The length of the queue represents the state of the iteration; once it hits zero we are done.


func (dw *dirwalk) Next() error {
    // pop head from queue
    dw.cur, dw.queue = dw.queue[0], append(dw.queue[1:])

    // open file
    var file *os.File
    if file, dw.err = os.Open(dw.cur); dw.err != nil {
        return dw.err
    }
    defer file.Close()
    // stat file
    var stat os.FileInfo
    if stat, dw.err = file.Stat(); dw.err != nil {
        return dw.err
    }
    if stat.IsDir() {
        // read files in directory
        var files []string
        if files, dw.err = file.Readdirnames(0); dw.err != nil {
            return dw.err
        }

        // add files in directory to queue
        for _, subfile := range files {
            dw.queue = append(dw.queue, dw.cur+string(os.PathSeparator)+subfile)
        }
    }
    return dw.err
}

Next is the engine of the iterator.
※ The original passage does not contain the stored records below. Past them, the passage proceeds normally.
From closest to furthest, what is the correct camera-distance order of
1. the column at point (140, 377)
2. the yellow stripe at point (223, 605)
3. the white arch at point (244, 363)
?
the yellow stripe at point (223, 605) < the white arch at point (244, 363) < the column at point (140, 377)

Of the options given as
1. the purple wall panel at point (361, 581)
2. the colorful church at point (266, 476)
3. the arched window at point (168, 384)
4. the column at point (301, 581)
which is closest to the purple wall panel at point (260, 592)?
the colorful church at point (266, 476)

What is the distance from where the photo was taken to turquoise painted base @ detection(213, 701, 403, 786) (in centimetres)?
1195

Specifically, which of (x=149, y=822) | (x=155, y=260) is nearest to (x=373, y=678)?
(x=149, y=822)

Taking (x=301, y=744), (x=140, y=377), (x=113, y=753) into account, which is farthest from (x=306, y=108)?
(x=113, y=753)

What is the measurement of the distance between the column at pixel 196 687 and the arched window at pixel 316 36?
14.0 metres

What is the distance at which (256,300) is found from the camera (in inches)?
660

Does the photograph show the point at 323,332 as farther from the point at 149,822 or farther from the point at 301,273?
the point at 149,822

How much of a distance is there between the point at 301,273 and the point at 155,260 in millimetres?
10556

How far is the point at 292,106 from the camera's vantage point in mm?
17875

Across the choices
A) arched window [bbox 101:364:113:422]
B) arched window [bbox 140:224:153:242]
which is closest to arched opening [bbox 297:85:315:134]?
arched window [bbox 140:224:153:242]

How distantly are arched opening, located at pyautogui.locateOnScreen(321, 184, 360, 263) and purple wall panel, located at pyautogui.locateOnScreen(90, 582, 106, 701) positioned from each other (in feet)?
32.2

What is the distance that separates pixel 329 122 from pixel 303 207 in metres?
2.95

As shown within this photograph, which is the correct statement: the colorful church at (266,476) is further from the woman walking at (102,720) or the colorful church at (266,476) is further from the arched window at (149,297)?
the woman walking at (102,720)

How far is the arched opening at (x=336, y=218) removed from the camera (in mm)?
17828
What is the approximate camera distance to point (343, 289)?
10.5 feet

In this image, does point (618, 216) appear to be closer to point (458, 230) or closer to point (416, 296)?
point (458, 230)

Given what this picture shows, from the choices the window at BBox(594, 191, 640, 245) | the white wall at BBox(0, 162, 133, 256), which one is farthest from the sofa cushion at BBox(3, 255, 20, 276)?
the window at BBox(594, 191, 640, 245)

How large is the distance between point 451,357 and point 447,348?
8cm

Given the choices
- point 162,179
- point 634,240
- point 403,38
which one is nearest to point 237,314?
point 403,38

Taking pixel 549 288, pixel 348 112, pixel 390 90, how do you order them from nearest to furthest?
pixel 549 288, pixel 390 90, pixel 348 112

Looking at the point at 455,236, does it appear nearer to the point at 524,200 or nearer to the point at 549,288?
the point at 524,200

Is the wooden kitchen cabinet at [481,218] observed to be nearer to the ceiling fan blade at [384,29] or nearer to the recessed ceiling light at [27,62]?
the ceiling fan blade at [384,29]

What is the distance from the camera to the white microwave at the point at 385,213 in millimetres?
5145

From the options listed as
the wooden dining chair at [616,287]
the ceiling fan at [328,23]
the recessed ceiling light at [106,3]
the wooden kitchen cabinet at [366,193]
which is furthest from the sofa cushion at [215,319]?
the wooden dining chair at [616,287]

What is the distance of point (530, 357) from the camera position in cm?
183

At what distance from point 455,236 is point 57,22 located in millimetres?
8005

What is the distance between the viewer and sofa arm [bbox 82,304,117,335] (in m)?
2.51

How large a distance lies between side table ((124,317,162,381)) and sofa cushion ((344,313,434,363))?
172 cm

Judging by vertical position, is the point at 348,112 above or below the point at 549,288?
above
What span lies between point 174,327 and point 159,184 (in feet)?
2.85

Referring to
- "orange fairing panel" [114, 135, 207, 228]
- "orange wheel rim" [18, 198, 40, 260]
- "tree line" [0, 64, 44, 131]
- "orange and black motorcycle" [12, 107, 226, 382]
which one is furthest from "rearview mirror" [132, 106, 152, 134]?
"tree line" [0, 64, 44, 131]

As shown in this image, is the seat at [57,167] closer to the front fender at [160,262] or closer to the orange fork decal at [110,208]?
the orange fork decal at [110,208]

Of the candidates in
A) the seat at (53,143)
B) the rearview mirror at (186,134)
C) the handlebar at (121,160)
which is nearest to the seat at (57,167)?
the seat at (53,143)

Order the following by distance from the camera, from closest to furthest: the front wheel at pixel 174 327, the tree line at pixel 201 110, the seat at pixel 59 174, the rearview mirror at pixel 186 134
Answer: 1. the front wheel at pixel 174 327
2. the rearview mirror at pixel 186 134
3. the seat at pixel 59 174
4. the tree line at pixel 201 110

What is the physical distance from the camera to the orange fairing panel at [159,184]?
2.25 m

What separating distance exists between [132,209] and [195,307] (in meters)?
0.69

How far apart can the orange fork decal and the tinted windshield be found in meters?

It pops the queue for the current filename and then processes it. If it is a simple file we are done and return. If it is a directory we read through it and put the filenames in it on the queue.
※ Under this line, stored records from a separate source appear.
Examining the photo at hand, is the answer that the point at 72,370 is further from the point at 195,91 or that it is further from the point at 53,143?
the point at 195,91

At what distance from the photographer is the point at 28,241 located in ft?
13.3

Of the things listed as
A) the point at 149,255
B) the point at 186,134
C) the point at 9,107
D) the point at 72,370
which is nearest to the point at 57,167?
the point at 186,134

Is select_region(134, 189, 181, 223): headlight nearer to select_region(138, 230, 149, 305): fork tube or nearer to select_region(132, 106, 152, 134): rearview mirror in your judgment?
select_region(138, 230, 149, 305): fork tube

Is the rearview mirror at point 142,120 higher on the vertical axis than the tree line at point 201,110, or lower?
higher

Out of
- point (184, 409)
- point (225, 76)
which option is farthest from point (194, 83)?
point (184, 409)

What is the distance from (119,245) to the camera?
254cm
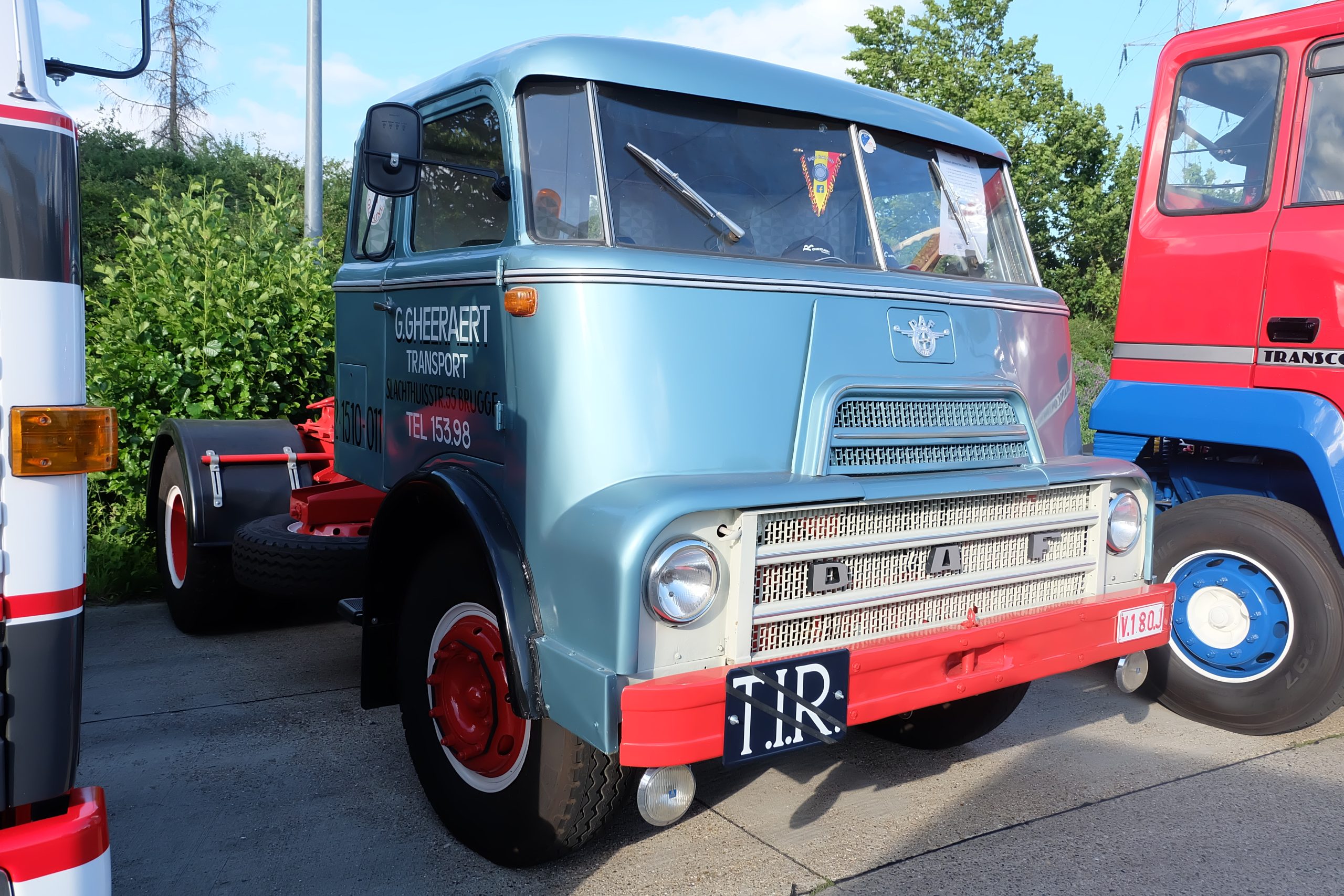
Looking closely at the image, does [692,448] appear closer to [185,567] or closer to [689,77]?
[689,77]

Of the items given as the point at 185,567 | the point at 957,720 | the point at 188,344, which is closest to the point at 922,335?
the point at 957,720

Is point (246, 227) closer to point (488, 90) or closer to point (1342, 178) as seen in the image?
point (488, 90)

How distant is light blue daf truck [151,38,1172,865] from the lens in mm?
2615

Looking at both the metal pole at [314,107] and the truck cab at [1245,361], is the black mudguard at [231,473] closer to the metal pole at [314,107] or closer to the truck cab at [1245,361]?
the metal pole at [314,107]

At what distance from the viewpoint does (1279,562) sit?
4.28m

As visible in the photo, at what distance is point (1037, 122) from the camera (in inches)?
1116

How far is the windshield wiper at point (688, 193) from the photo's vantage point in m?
3.10

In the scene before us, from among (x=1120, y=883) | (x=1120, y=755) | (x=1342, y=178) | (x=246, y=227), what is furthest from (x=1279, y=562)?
(x=246, y=227)

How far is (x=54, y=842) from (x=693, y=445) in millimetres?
1635

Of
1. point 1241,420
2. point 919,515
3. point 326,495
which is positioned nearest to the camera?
point 919,515

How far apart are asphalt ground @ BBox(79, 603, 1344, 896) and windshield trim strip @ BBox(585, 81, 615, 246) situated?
6.12ft

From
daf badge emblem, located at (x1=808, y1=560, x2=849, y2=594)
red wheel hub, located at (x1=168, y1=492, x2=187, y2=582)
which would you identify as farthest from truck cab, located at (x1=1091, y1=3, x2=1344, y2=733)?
red wheel hub, located at (x1=168, y1=492, x2=187, y2=582)

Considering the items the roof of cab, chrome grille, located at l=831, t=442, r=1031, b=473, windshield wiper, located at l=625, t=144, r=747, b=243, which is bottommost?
chrome grille, located at l=831, t=442, r=1031, b=473

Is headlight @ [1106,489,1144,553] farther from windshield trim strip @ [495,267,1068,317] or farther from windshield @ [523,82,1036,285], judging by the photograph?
windshield @ [523,82,1036,285]
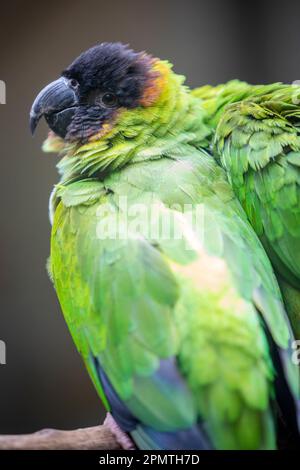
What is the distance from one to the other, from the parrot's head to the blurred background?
54 cm

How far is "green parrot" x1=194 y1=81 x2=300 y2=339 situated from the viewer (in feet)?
3.86

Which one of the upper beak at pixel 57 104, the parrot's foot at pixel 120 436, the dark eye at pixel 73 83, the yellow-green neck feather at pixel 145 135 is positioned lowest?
the parrot's foot at pixel 120 436

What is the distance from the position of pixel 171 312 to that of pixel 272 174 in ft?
1.28

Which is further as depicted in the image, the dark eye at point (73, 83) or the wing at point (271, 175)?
the dark eye at point (73, 83)

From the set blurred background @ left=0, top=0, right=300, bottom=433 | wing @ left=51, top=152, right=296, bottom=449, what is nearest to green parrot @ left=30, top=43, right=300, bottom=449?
wing @ left=51, top=152, right=296, bottom=449

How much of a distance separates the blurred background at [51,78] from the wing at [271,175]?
0.71 metres

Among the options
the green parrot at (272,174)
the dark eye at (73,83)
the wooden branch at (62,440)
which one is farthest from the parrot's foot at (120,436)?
the dark eye at (73,83)

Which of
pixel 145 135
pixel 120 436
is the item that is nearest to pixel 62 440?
pixel 120 436

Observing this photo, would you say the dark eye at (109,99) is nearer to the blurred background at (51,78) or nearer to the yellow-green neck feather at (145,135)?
the yellow-green neck feather at (145,135)

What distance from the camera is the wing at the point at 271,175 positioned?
117 centimetres

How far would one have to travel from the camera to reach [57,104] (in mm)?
1322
for itr := Dirwalk(os.Args[1]); !itr.AtEnd(); itr.Next() {
    fmt.Println(itr.Value())
}

Using the iterator is very simple, simply construct it and loop through it. This provides an opportunity to write the first higher order function that depends on the Iterator interface. The loop can be written as an Each function as follows:


type EachFunc func(i Iterator) bool

func Each(i Forward, e EachFunc) {
    for ; !i.AtEnd(); i.Next() {
        if !e(i) {
            break
        }
    }
}

It accepts a Forward iterator and a function of type EachFunc, loops through the data stream and calls the function on each Iterator. If the function returns false, the loop breaks. Now we can use the Dirwalk() iterator as follows:


Each(Dirwalk(os.Args[1]), func(itr i.Iterator) bool {
    fmt.Println(itr.Value())
    return true
})

Yes, this is very trivial and of dubious value, but it is a start. You can get the source at GitHub and you can get the source for the Each function in the i package.